Thread affinity in offload codes

Thread affinity in offload codes

Ronald Green's paper on thread affinity control ( ) mentions that MPSS uses some of coprocessor's cores to manage the offload processes. The paper recommends to set the number of threads to 4*(N-1) in offload applications in order to free up 4 logical cores for MPSS.

However, I remember that older documents suggested that some specific logical cores are allocated for MPSS. It was cores 0, 1, 238 and 239 for a 60-core coprocessor, or something of that sort. Is this still the case in MPSS Gold and later?

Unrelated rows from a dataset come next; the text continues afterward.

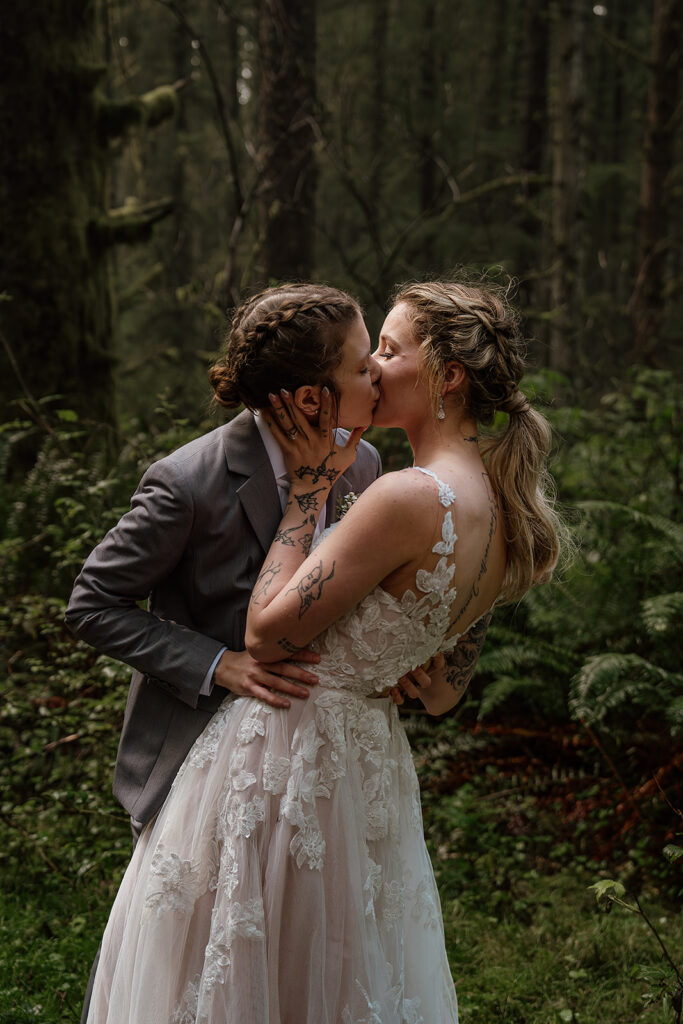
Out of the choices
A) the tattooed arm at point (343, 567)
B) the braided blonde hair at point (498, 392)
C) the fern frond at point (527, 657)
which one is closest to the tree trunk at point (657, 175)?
the fern frond at point (527, 657)

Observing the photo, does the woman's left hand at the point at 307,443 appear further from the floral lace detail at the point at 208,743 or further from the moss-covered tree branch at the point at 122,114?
the moss-covered tree branch at the point at 122,114

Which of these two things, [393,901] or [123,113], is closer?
[393,901]

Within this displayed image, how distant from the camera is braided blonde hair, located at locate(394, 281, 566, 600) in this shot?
7.27ft

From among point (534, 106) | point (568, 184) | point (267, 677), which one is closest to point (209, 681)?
point (267, 677)

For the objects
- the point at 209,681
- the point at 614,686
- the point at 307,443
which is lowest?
the point at 614,686

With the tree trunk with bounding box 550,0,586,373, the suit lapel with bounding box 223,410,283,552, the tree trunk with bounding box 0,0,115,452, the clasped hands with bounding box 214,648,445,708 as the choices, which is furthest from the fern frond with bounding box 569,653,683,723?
the tree trunk with bounding box 550,0,586,373

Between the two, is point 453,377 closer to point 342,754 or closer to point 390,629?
point 390,629

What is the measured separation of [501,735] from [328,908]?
3.11 metres

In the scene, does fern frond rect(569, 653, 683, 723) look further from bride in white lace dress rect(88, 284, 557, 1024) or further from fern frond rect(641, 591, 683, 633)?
bride in white lace dress rect(88, 284, 557, 1024)

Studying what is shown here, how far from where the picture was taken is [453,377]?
2.22 meters

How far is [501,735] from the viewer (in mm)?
4984

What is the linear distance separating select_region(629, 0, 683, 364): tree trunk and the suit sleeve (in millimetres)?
8701

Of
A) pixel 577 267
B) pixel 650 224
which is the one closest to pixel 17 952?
pixel 577 267

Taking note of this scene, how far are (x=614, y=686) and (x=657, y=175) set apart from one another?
8.10m
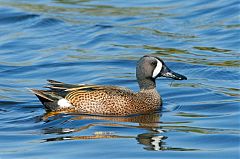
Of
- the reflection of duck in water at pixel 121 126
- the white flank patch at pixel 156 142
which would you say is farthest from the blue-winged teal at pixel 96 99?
the white flank patch at pixel 156 142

What I want to know is — for best performance, should I set MIC_KMP_AFFINITY=explicit,proclist={something specific}, or will it be enough to just set MIC_OMP_NUM_THREADS=236 and MIC_KMP_AFFINITY=balanced/compact/scatter (depending on the application)?

9 posts / 0 nouveau(x)
Dernière contribution
Reportez-vous à notre Notice d'optimisation pour plus d'informations sur les choix et l'optimisation des performances dans les produits logiciels Intel.

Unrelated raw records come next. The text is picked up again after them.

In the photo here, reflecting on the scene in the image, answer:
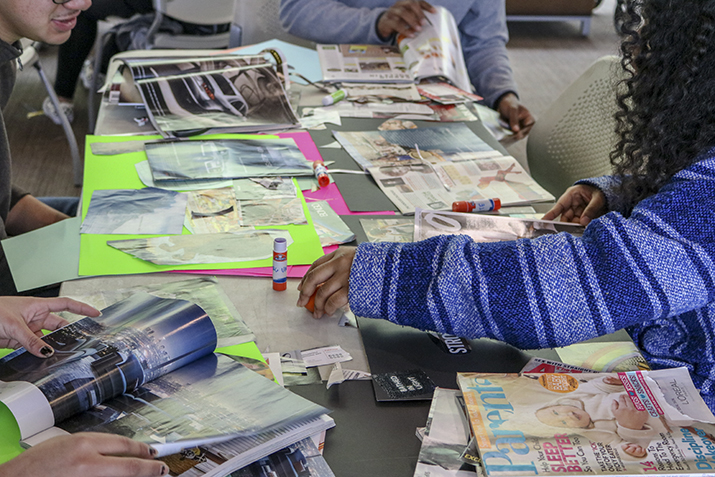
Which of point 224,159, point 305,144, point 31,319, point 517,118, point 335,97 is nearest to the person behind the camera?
point 31,319

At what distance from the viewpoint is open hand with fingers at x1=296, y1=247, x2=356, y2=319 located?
0.94 metres

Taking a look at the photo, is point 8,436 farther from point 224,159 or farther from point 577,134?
point 577,134

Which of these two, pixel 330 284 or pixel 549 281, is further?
Result: pixel 330 284

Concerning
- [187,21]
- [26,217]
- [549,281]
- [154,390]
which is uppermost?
[549,281]

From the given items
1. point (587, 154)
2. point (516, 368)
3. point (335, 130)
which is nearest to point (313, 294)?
point (516, 368)

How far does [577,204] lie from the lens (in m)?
1.32

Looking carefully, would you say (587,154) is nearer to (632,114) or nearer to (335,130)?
(335,130)

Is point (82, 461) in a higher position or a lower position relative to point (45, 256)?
higher

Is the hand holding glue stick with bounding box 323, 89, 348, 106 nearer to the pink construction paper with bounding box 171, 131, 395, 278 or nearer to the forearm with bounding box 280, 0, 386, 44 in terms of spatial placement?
the pink construction paper with bounding box 171, 131, 395, 278

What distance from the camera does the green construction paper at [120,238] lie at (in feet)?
3.43

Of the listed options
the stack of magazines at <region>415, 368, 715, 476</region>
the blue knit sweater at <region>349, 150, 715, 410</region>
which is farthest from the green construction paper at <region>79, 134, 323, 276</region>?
the stack of magazines at <region>415, 368, 715, 476</region>

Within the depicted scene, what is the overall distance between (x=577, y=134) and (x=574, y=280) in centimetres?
115

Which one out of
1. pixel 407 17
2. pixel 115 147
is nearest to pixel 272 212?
pixel 115 147

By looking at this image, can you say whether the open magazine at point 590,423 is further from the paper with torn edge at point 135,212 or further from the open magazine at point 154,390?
the paper with torn edge at point 135,212
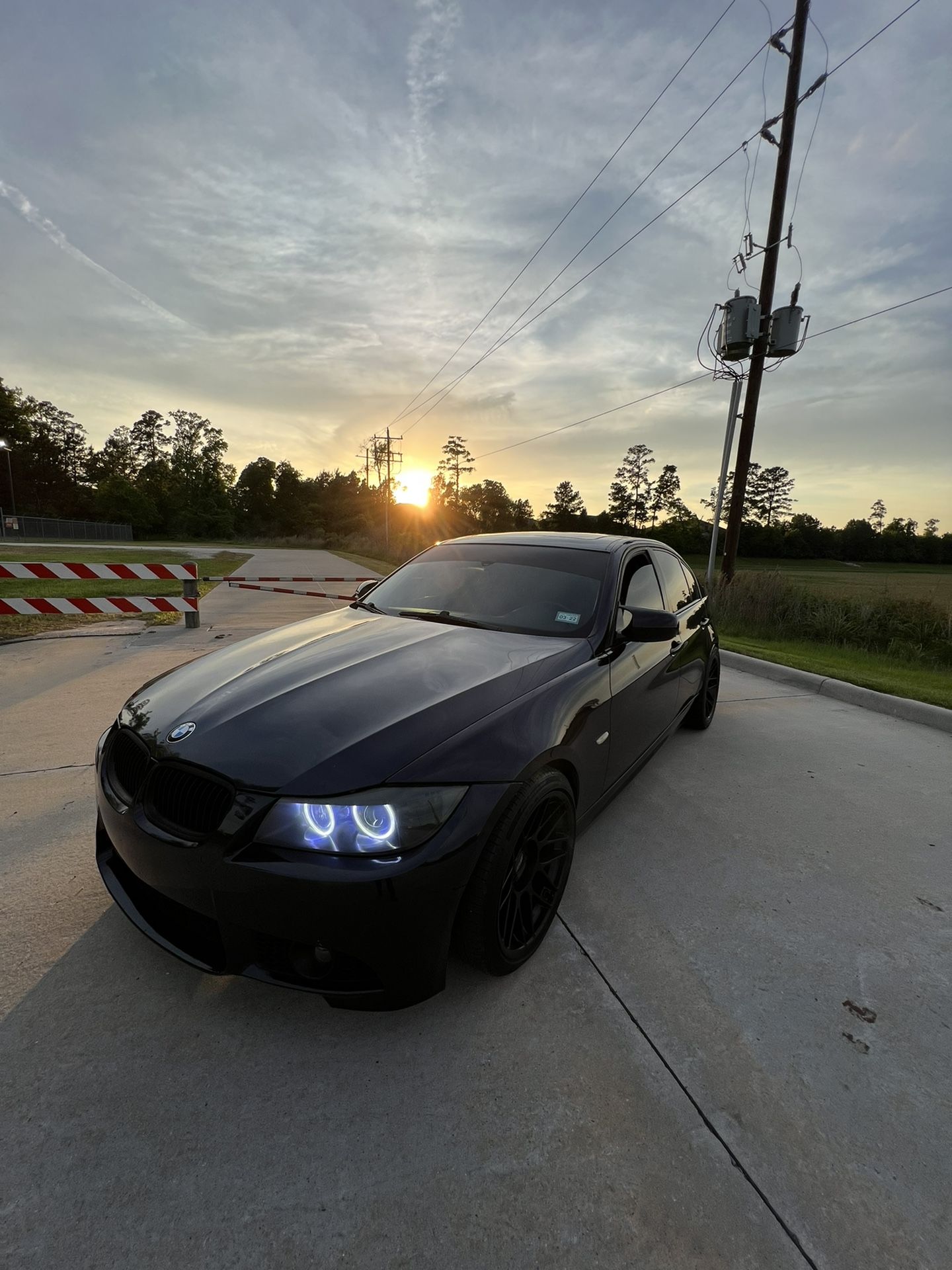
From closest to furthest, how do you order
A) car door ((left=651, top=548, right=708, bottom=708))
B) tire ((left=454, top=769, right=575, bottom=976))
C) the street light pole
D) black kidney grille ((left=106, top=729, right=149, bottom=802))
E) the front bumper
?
the front bumper
tire ((left=454, top=769, right=575, bottom=976))
black kidney grille ((left=106, top=729, right=149, bottom=802))
car door ((left=651, top=548, right=708, bottom=708))
the street light pole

Logical processors 0 and the highest 3 numbers are associated with the core which is preferred by MPSS for its own threads.  It should no longer be necessary to set a full proclist for the usual cases which are covered by the MIC_KMP_PLACE_THREADS environment variable e.g. MIC_KMP_PLACE_THREADS=59C,4t to use 59 cores with 4 threads/core.  MIC_KMP_AFFINITY=compact|balanced work along with this setting.  balanced without the PLACE_THREADS is likely to set threads on the core you wish to avoid.  Adding the verbose option to MIC_KMP_AFFINITY will give you a list of the effective settings.

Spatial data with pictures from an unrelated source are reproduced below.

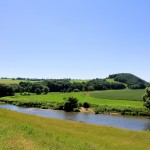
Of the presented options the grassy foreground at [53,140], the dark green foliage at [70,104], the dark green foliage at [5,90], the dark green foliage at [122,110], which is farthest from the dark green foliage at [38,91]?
the grassy foreground at [53,140]

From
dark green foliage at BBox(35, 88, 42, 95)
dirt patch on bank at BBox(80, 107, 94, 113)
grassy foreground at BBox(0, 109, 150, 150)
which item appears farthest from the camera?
dark green foliage at BBox(35, 88, 42, 95)

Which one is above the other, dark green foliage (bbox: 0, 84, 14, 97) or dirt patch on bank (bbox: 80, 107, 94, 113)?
dark green foliage (bbox: 0, 84, 14, 97)

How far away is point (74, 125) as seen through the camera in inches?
1702

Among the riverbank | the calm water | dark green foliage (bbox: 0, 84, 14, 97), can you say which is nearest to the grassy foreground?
the calm water

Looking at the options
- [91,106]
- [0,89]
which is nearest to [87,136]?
[91,106]

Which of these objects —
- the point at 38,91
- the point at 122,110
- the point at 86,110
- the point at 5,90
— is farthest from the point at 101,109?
the point at 38,91

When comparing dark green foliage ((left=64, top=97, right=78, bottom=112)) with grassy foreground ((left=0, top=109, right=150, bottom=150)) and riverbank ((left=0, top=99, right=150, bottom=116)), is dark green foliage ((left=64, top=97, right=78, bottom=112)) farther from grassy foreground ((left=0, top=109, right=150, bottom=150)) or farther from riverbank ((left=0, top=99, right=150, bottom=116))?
grassy foreground ((left=0, top=109, right=150, bottom=150))

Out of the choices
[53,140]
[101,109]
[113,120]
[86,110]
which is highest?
[53,140]

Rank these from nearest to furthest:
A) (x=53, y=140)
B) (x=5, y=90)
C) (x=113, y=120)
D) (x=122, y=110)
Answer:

I assume you're aware of the MIC_PREFIX=MIC_ setting for enabling the scheme to have separate settings for host and MIC offload.

Thank you, Tim! The "verbose" option is a great suggestion. It gives a lot of useful info and can probably help me to answer my own question.

I inspected the output with "MIC_KMP_AFFINITY=balanced,verbose" and found that regardless of whether I set MIC_KMP_PLACE_THREADS=59C,4t or leave it blank, I get the same mapping of threads to procs. However, it does not seem to be important: with or without MIC_KMP_PLACE_THREADS, the offloaded code maps the OS procs only to cores 0 through 58 (not 59). This is the output that I get with MIC_KMP_AFFINITY=balanced,verbose and MIC_KMP_PLACE_THREADS="" on a 60-core coprocessor:

OMP: Info #154: KMP_AFFINITY: Initial OS proc set respected: {1,2,3,4,5,6,7,8,9,10,11,12,13,14,15,16,17,18,19,20,21,22,23,24,25,26,27,28,29,30,31,32,33,34,35,36,37,38,39,40,41,42,43,44,45,46,47,48,49,50,51,52,53,54,55,56,57,58,59,60,61,62,63,64,65,66,67,68,69,70,71,72,73,74,75,76,77,78,79,80,81,82,83,84,85,86,87,88,89,90,91,92,93,94,95,96,97,98,99,100,101,102,103,104,105,106,107,108,109,110,111,112,113,114,115,116,117,118,119,120,121,122,123,124,125,126,127,128,129,130,131,132,133,134,135,136,137,138,139,140,141,142,143,144,145,146,147,148,149,150,151,152,153,154,155,156,157,158,159,160,161,162,163,164,165,166,167,168,169,170,171,172,173,174,175,176,177,178,179,180,181,182,183,184,185,186,187,188,189,190,191,192,193,194,195,196,197,198,199,200,201,202,203,204,205,206,207,208,209,210,211,212,213,214,215,216,217,218,219,220,221,222,223,224,225,226,227,228,229,230,231,232,233,234,235,236}

OMP: Info #156: KMP_AFFINITY: 236 available OS procs
OMP: Info #157: KMP_AFFINITY: Uniform topology
OMP: Info #159: KMP_AFFINITY: 1 packages x 59 cores/pkg x 4 threads/core (59 total cores)
OMP: Info #206: KMP_AFFINITY: OS proc to physical thread map:
OMP: Info #171: KMP_AFFINITY: OS proc 1 maps to package 0 core 0 thread 0
OMP: Info #171: KMP_AFFINITY: OS proc 2 maps to package 0 core 0 thread 1
OMP: Info #171: KMP_AFFINITY: OS proc 3 maps to package 0 core 0 thread 2


OMP: Info #171: KMP_AFFINITY: OS proc 233 maps to package 0 core 58 thread 0
OMP: Info #171: KMP_AFFINITY: OS proc 234 maps to package 0 core 58 thread 1
OMP: Info #171: KMP_AFFINITY: OS proc 235 maps to package 0 core 58 thread 2
OMP: Info #171: KMP_AFFINITY: OS proc 236 maps to package 0 core 58 thread 3
OMP: Info #147: KMP_AFFINITY: Internal thread 0 bound to OS proc set {1}
OMP: Info #147: KMP_AFFINITY: Internal thread 1 bound to OS proc set {5}
OMP: Info #147: KMP_AFFINITY: Internal thread 2 bound to OS proc set {9}


OMP: Info #147: KMP_AFFINITY: Internal thread 232 bound to OS proc set {224}
OMP: Info #147: KMP_AFFINITY: Internal thread 233 bound to OS proc set {228}
OMP: Info #147: KMP_AFFINITY: Internal thread 234 bound to OS proc set {232}
OMP: Info #147: KMP_AFFINITY: Internal thread 235 bound to OS proc set {236}

So, correct me if I am wrong: this output suggests that MPSS is actually already smart enough to avoid scheduling calculations on its designated core. Or are there situations where this will not be the case?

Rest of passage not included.